価格決定方式の適正化問題、特殊鋼倶楽部が経産省に要望書

 特殊鋼倶楽部(会長・石黒武大同特殊鋼社長)は29日、特殊鋼に関わるサプライチェーン全体の取引適正化に向けて、価格決定方法の適正化問題の改善と実態調査に関する要望書をまとめ、経済産業省金属課に提出した。金属課は理解を示し、「要望を踏まえ、引き続き自動車業界および関係業界に対して理解、協力を要望していく」としている。

 特殊鋼倶楽部は「未来志向型の取引慣行に向けて『世耕プラン』に関する要望」と題する文書で、世耕プランを「サプライチェーン全体にわたる取引環境の改善に向けた取り組み」と高く評価する一方、「鉄鋼加工メーカーなどと特殊鋼最終ユーザーとの関係において、適正取引ガイドラインに抵触する恐れがある問題が依然として継続している」と指摘。
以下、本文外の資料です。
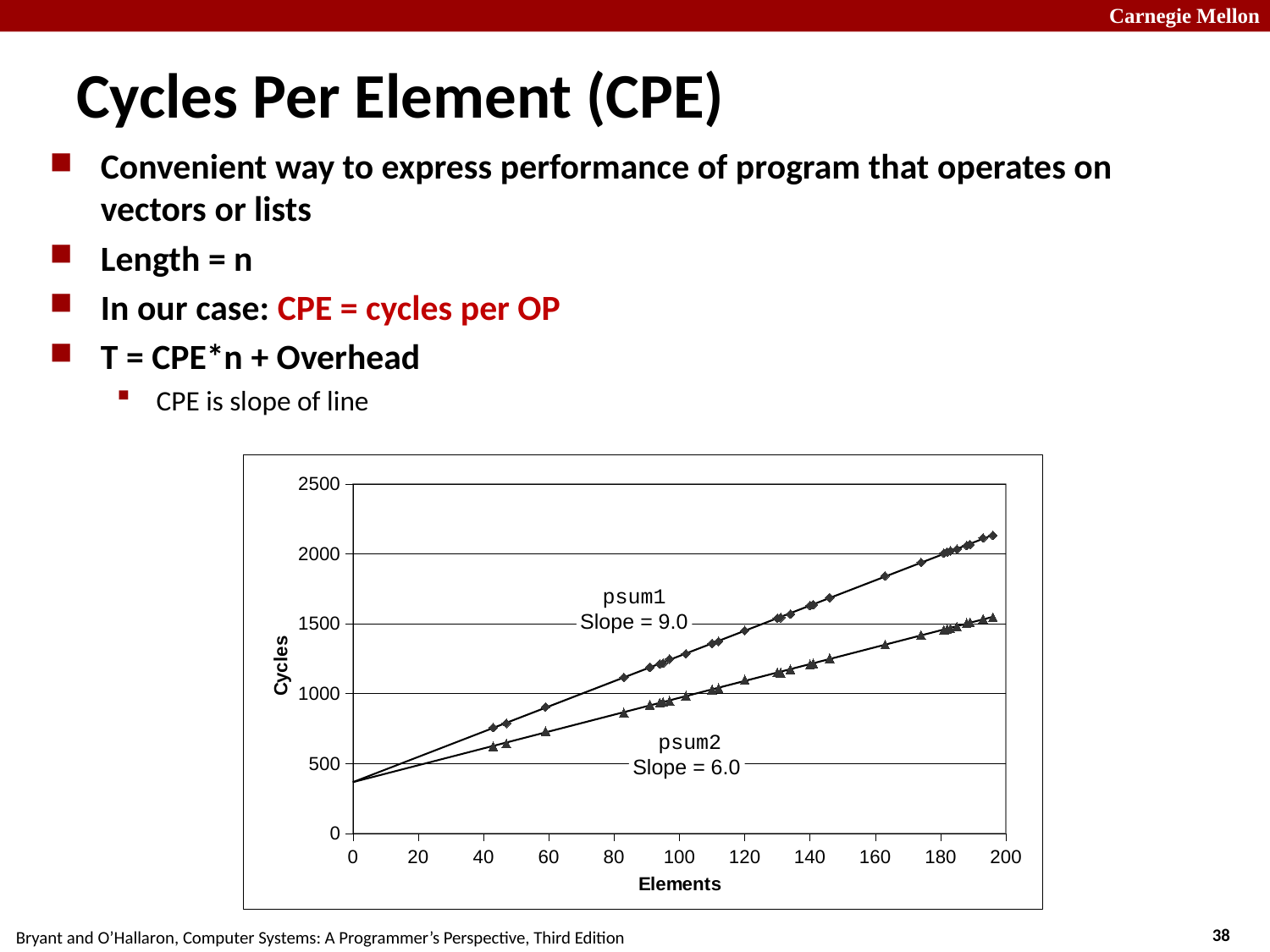
At around 100 elements, is the value for psum2 greater or less than 1500 cycles? less What is the slope of the psum1 line according to the chart annotation? 9.0 What is the label of the y axis? Cycles Which series has the steeper slope, psum1 or psum2? psum1 What is the label of the x axis? Elements Which series has higher cycle counts at 180 elements, psum1 or psum2? psum1 How many data series are plotted on the chart? 2 What is the slope of the psum2 line according to the chart annotation? 6.0 At around 195 elements, is the value for psum1 greater or less than 2000 cycles? greater Do the cycle counts rise or fall as the number of elements increases? Rise At around 195 elements, is the value for psum2 greater or less than 2000 cycles? less What kind of chart is shown on the slide? Scatter (line) chart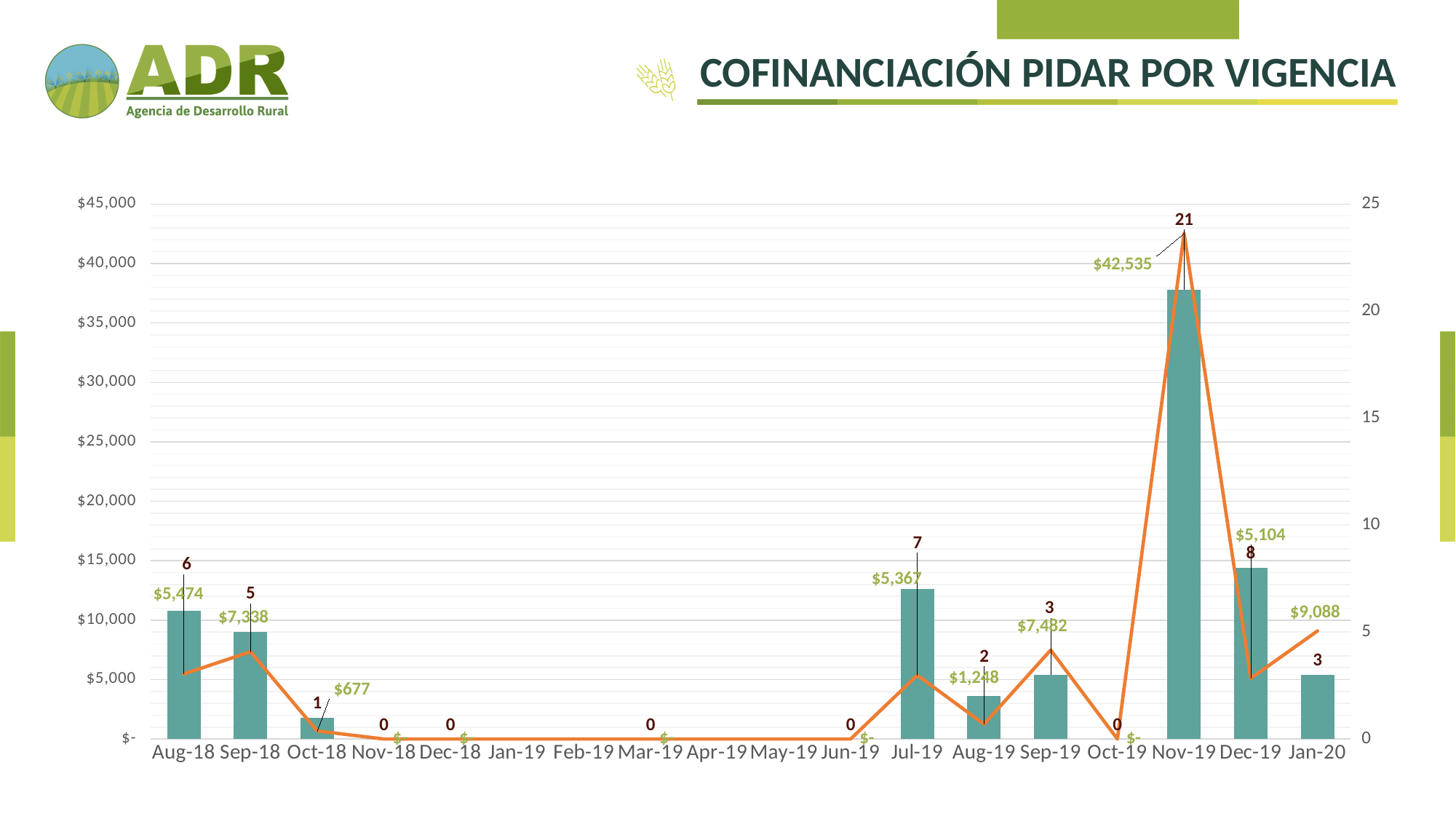
What is the difference between the bar values for Nov-19 and Dec-19? 13 Which has the larger dollar value, Aug-18 or Sep-18? Sep-18 Do the dollar values on the line rise or fall from Sep-18 to Nov-18? Fall What is the dollar value labelled on the line for Nov-19? $42,535 What is the value labelled on the bar for Nov-19? 21 What is the value labelled on the bar for Dec-19? 8 What is the dollar value labelled for Jan-20? $9,088 Which month has the highest dollar value on the line? Nov-19 What kind of chart is shown on the slide? Combination bar and line chart What is the title of the slide? COFINANCIACIÓN PIDAR POR VIGENCIA How many months are shown on the x axis? 18 What is the difference between the dollar values for Sep-19 and Aug-19? $6,234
 価格決定方法の適正化問題(合理的説明のない価格低減要請の禁止、原材料価格・エネルギーコストや労務費上昇の取引価格への反映)に焦点を当て、適正化ガイドラインの再徹底や自動車・部品産業の自主行動計画の実態調査、不適切事例の指導・改善を要望した。

 自動車部品業界では、2018年度下期の特殊鋼棒線の支給価格と市場価格の乖離や、支給価格を一方的に自給圏に押し付ける商慣行が深刻な問題になっている。